* [BRIEF 1]: Switch "sandy road surface" to "dirt road surface" in the entries, and write out everything from the line containing "Of the listed items" down to the end of the entries with nothing else altered.

Young v. Addison
490 F. App'x 960
10th Cir.2012Background
- Young, a former Oklahoma prisoner, sought COA to appeal §2254 denial; claims included ineffective assistance, due process, and cumulative error.
- Federal investigators surveilled Young for marijuana transport; he was detained after brandishing a box cutter and read Miranda rights.
- Plane search occurred with K-9 alert, yielding 421 bricks of marijuana; Enid police later corroborated results but initial search by federal agents occurred before officers arrived.
- Young was convicted in state court of trafficking; direct and post-conviction state appeals failed.
- District court denied petition and COA; magistrate judge recommended denial of habeas relief; appellate court reviews require COA for §2254 petitions.
- On appeal, Young challenged procedural rules, ineffective assistance, and cumulative error, which the court ultimately denied.

* [BRIEF 2]: Resume the case summary of Young v. Addison from the point where it stops.

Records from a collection
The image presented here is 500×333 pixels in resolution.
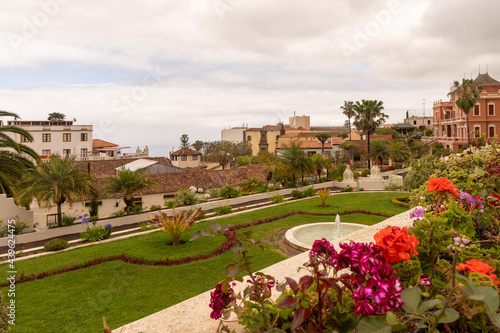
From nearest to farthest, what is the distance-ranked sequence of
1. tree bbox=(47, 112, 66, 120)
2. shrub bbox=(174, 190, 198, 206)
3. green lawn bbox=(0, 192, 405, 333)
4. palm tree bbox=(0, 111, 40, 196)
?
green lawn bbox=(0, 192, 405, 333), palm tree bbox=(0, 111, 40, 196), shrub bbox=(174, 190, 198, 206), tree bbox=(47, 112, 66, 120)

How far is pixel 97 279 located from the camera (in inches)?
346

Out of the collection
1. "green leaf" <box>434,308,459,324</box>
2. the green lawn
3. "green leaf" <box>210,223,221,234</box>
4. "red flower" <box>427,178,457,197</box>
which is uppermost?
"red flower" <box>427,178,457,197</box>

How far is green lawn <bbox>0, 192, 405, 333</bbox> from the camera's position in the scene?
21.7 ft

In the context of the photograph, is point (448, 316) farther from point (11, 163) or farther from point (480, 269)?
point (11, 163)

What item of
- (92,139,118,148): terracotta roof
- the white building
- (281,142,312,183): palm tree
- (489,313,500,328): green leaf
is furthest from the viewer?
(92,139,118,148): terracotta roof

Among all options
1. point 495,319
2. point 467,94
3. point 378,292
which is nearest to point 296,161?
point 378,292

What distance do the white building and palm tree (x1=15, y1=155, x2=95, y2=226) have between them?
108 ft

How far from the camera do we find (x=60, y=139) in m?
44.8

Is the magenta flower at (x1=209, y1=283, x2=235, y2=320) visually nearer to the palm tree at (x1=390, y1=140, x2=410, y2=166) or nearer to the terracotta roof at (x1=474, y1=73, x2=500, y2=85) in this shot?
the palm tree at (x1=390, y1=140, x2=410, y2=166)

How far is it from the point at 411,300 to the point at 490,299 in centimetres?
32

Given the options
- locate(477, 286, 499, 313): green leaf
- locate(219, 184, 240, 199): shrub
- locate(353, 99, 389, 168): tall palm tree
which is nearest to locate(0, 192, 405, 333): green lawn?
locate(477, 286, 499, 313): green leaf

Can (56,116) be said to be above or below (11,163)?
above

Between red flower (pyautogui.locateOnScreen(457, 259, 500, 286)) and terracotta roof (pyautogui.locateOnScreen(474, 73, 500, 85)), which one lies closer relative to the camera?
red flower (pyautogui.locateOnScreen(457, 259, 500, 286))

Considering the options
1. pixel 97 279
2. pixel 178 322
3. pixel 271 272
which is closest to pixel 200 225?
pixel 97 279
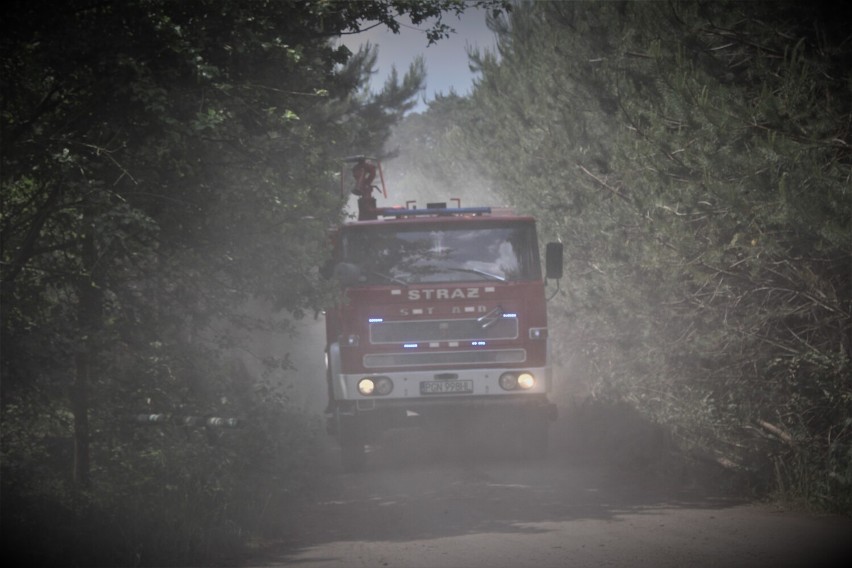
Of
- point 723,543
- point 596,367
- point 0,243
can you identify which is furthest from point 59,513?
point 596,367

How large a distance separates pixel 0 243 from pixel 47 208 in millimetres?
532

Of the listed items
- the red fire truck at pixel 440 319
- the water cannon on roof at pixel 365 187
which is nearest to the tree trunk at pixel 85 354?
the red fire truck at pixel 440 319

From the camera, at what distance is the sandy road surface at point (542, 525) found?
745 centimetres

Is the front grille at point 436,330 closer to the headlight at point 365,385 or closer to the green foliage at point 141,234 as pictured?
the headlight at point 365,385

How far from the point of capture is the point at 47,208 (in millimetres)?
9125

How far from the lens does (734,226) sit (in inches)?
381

* [WRITTEN ANSWER 1]:
Of the listed items
- the red fire truck at pixel 440 319
- the water cannon on roof at pixel 365 187
which is nearest to the tree trunk at pixel 85 354?
the red fire truck at pixel 440 319

From the camera, at what distance is the dirt road surface at point (542, 525) found?
745 centimetres

Is the front grille at point 436,330 closer to the headlight at point 365,385 or closer to the green foliage at point 141,234 as pictured?
the headlight at point 365,385

How far from the point of capture is the point at 47,208 (in millimetres)?
9125

How far from the lens does (734,226) sit (in inches)?
381

* [WRITTEN ANSWER 2]:
Issues
| Issue | Plaintiff's Argument | Defendant's Argument | Held |
|---|---|---|---|
| Whether appellate counsel’s performance was reasonable | Young (Young) contends counsel failed to raise 15 identified claims. | OCCA’s decision reasonable; counsel adequate given scope. | COA denied; no debatable issue exists. |
| Procedural compliance and incorporation by reference | Rule 10(c) allows incorporation; district court erred. | In this circuit, incorporation by reference not permitted; 30-page limit applied. | District court did not err; appeal arguments insufficient. |
| Ineffective assistance of appellate counsel (Strickland review on habeas) | Appellate counsel violated Strickland by not raising numerous issues. | OCCA’s adjudication reasonable; no deficient performance shown. | No reasonable jurists could debate the decision; COA denied. |
| Cumulative error and due process claims | Cumulative errors violated due process. | No cumulative errors identified. | No merit; COA denied. |
Key Cases Cited
- Strickland v. Washington, 466 U.S. 668 (Sup. Ct. 1984) (deficient performance must prejudice the defense)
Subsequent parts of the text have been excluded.